RIP to my theory at the time about the whispers, which is that they were our time traveling Losties observing themselves beyond the bushes and trees, something that occurs in an early season 5 episode. When that happened I went HOLY SHIT, THEY'RE THE WHISPERS!

Nope!
 
Yeah, I was a "reg" on the IMDb Lost board back then and don't remember any of us expecting Aaron or Walt to factor in at that point. Walt just kind of opened the door on the idea that people in the world of Lost can be "special" due to their connection to the inner light, like we saw with Locke, Isaac of Uluru, Miles, etc. That's fine, had to start somewhere!
 
We have finally started watching Squid Game, way behind the times, and we're like halfway through. It's great!
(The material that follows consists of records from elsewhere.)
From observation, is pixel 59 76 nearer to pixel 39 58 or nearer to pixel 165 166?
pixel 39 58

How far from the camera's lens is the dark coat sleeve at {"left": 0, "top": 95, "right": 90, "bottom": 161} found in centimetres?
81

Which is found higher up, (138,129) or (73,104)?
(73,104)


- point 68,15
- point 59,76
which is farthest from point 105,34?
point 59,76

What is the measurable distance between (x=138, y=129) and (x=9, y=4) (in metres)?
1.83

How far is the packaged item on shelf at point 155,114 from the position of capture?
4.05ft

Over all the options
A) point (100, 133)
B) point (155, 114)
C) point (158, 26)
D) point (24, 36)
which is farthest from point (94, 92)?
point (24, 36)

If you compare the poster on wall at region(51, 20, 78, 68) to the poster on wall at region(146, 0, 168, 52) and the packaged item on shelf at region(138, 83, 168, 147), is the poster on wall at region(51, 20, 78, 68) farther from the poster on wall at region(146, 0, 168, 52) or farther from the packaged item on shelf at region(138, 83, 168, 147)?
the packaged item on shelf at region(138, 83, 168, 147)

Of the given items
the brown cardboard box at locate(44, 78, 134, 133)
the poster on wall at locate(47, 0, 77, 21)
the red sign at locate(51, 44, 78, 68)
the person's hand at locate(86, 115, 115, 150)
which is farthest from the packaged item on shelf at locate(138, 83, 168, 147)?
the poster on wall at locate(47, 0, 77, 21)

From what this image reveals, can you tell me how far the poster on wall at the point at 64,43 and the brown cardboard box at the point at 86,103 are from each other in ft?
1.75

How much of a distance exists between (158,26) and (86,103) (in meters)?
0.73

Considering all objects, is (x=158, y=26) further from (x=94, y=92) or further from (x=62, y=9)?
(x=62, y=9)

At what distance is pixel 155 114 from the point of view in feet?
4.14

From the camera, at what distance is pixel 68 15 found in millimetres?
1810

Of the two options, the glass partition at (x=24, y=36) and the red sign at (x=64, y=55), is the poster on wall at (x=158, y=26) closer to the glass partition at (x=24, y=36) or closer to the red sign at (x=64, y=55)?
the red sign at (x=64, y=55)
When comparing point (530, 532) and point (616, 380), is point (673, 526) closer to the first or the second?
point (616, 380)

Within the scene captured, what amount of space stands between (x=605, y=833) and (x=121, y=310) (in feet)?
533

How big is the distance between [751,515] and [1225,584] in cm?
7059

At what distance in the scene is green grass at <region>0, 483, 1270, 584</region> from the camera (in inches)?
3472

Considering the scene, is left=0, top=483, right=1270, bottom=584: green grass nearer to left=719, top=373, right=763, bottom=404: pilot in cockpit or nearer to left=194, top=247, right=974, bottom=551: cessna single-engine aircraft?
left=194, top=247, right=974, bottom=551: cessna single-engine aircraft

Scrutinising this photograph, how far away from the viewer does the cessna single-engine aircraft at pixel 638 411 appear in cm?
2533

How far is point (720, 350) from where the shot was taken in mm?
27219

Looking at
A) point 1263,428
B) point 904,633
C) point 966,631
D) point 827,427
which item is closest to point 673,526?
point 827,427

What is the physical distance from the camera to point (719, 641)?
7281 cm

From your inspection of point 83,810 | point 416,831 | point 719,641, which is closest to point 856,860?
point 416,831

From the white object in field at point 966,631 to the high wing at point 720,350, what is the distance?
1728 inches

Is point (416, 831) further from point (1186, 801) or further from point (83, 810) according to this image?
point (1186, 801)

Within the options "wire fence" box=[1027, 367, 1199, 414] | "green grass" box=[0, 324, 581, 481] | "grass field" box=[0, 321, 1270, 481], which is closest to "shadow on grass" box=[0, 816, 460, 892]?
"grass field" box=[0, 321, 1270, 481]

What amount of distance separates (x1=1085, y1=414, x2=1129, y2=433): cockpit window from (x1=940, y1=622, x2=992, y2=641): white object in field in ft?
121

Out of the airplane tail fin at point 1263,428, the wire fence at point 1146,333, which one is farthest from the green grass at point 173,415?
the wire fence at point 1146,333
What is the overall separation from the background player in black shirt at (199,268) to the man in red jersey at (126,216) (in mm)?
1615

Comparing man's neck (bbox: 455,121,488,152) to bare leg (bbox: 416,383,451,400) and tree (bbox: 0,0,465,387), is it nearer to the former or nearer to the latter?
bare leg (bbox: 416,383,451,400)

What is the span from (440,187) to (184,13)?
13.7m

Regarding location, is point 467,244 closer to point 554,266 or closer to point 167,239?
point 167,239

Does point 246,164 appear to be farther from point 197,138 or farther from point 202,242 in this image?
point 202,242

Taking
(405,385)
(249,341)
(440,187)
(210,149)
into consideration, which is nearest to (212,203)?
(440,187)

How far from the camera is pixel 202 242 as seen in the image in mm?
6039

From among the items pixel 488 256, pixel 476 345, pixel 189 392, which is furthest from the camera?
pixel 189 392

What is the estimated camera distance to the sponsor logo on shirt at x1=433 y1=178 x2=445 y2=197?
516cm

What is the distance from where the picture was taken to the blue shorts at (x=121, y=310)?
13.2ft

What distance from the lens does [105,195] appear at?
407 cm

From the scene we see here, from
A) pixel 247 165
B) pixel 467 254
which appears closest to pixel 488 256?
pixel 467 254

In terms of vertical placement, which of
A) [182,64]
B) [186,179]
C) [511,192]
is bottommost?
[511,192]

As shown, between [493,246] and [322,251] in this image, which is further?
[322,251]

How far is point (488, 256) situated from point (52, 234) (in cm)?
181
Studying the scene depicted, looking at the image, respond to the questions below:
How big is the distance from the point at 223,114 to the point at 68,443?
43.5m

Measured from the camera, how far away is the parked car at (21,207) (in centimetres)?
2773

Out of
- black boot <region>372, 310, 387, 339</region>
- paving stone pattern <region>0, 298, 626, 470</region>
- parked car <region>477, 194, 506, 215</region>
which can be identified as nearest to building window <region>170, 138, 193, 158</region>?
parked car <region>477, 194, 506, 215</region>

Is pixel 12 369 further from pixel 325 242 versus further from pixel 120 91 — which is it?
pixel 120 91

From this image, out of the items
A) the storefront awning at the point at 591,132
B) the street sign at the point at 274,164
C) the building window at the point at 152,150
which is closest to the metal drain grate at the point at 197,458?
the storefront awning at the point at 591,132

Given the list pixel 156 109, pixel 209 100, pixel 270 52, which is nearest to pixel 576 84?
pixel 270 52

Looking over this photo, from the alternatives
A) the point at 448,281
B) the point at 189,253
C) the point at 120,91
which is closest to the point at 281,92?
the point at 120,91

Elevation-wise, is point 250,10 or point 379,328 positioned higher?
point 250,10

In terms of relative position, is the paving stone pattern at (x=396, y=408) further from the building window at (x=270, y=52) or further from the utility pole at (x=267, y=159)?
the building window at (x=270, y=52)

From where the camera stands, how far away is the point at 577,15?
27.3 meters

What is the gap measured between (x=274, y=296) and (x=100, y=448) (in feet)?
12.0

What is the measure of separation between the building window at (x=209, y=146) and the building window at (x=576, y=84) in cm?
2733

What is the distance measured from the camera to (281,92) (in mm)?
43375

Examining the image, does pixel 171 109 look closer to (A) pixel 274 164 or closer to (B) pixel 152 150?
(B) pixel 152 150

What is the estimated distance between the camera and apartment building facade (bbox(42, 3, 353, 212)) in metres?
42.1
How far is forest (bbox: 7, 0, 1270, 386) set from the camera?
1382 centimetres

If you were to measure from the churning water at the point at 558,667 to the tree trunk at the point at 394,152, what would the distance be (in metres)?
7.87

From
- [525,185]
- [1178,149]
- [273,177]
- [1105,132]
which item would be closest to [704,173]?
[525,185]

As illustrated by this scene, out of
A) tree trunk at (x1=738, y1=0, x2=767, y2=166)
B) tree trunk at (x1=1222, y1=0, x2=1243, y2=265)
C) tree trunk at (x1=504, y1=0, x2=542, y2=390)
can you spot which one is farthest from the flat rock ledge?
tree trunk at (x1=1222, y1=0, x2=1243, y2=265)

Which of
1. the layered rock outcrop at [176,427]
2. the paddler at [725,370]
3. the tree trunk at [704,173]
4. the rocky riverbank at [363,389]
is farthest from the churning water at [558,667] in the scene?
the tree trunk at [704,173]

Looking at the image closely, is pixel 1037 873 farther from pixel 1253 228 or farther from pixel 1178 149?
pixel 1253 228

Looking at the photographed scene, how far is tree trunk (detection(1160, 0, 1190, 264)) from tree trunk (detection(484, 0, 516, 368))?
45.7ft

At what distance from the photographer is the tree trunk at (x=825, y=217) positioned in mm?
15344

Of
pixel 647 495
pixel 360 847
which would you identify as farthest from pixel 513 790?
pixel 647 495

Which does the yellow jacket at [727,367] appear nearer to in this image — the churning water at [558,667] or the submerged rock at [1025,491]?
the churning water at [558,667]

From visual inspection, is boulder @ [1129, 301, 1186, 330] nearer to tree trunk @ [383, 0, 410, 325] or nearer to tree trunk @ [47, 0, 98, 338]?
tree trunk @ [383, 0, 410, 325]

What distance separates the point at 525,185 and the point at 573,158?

It has that focus we were talking about. Not a million subplots. The first episode especially plays it perfectly: we're following ONE CHARACTER and learning about him and growing to care about him for an hour. VERY Lindelof-y. More characters and plot threads get introduced but 1) they are pretty awesome (like a cop infiltrating the squid game), and 2) they are all very limited and centered around the one main plot of the show, the Squid Game. And all these character stories all interact, because they are all stuck together in this prison-type place, kind of like LOST, and aren't off in some separate "other tv show" like how The Boys season 4 felt.

It's one of the better new seasons of TV I've seen in a while. My only criticism is CGI blood splatter which I hate, and struggle accepting, but it also uses a lot of real effects too. We've been watching two a night so I imagine we'll be done pretty soon.

Our next shows we want to watch are a mix of things. I want to see Mrs. Davies because of Lindelof of course, and it's only one season. I have been really wanting to watch Alias for more of that "Brought to you by JJ Abrams" TV show feel (I love Fringe.) I want to watch Space: Above and Beyond. One day we may finally start Star Trek: TNG. I can't think of many NEW shows we want to check out though.